- [Aim of the task]: Beginning at the line with "Стильный костюм для" in the records below, return each line up to and including the last, exactly as it stands, but not the pictures.

- [Available records]:
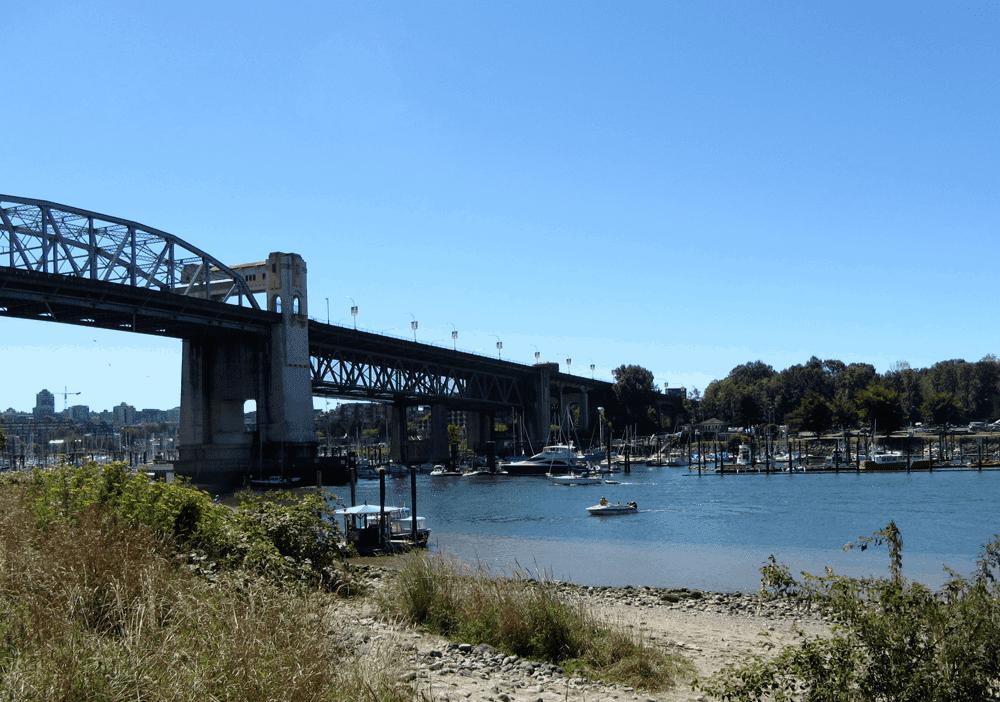 Die Granville Bridge bringt Dich per Bus nach Granville Island und Kitsilano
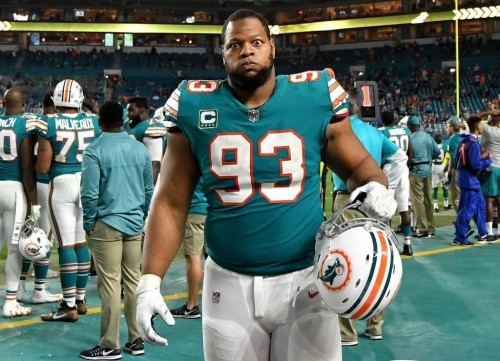 Saints showing interest in Ndamukong Suh, source says, after release from Dolphins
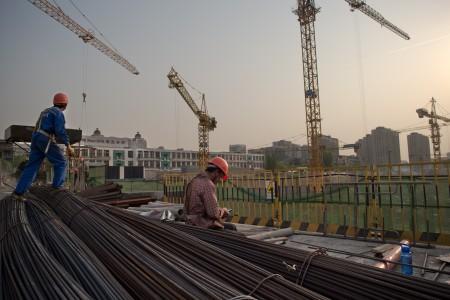 電電公會23日發表2016中國大陸地區投資環境與風險調查報告,調查發現外商在中國經營,面臨9大困境。(AFP)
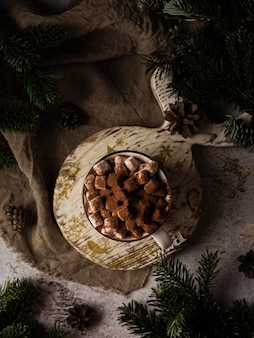 Kakaobecher verziert mit marshmallow
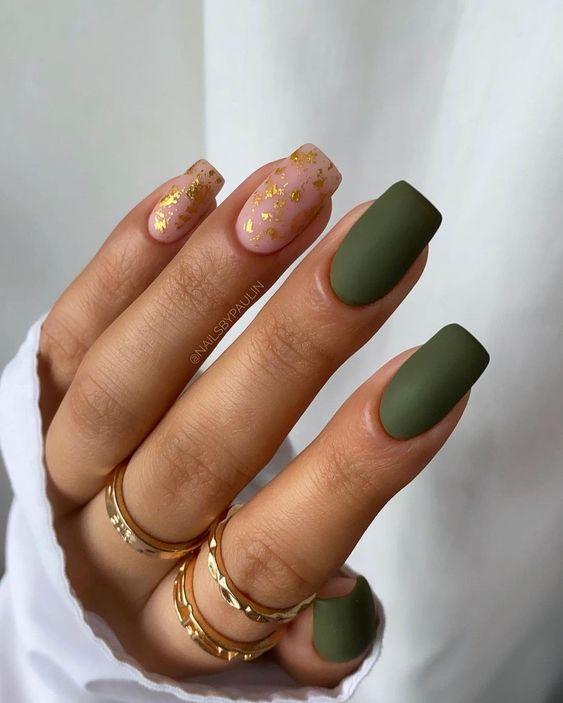 Jesienne paznokcie w kolorze butelkowej zieleni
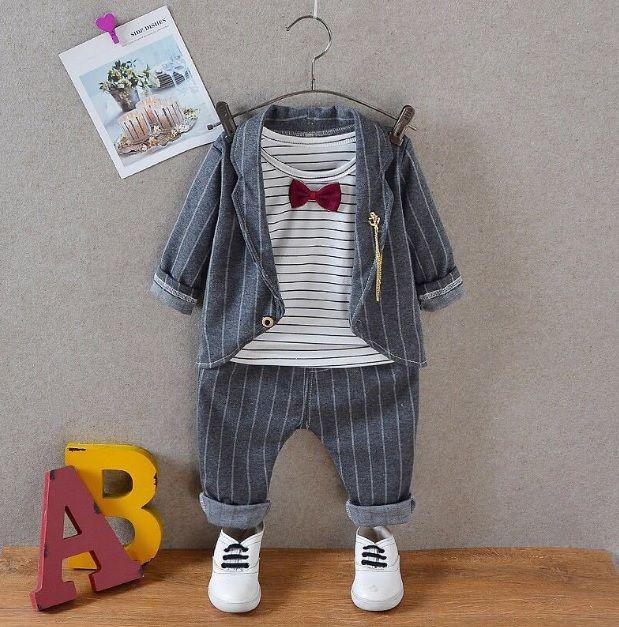 Стильный костюм для мальчиков в полоску серый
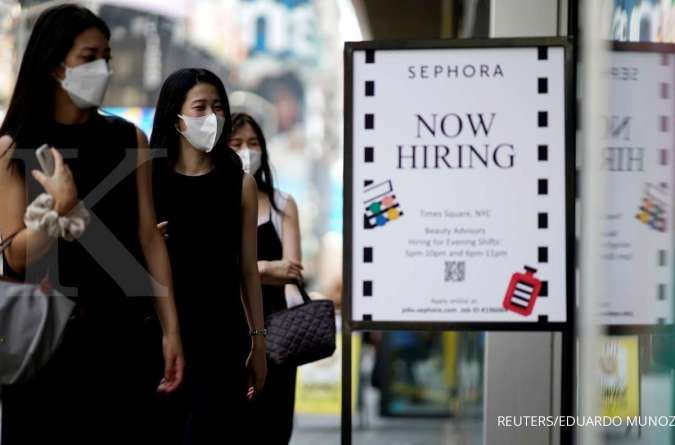 U.S. weekly jobless claims post biggest drop in three months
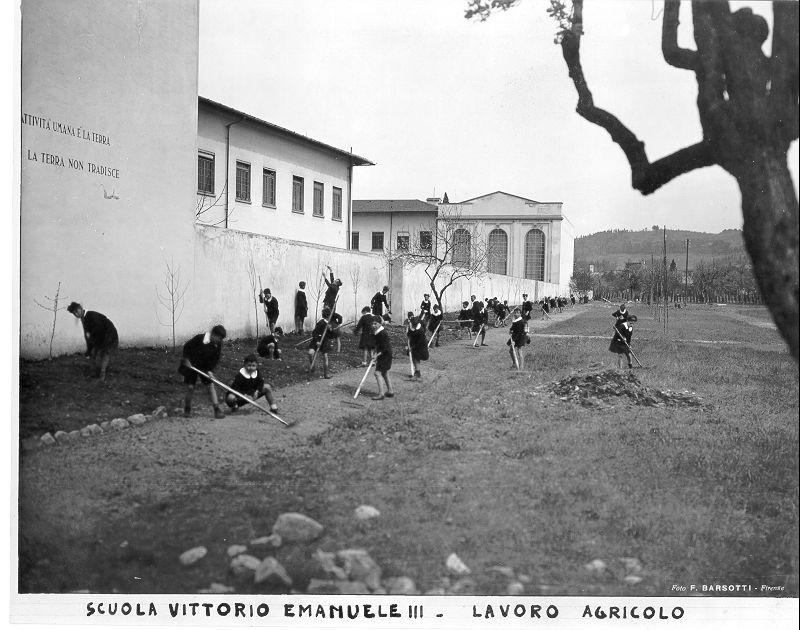 Scuola Vittorio Emanuele III Firenze lavoro agricolo copyright Indire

- [Expected answer]:
 Стильный костюм для мальчиков в полоску серый
 U.S. weekly jobless claims post biggest drop in three months
 Scuola Vittorio Emanuele III Firenze lavoro agricolo copyright Indire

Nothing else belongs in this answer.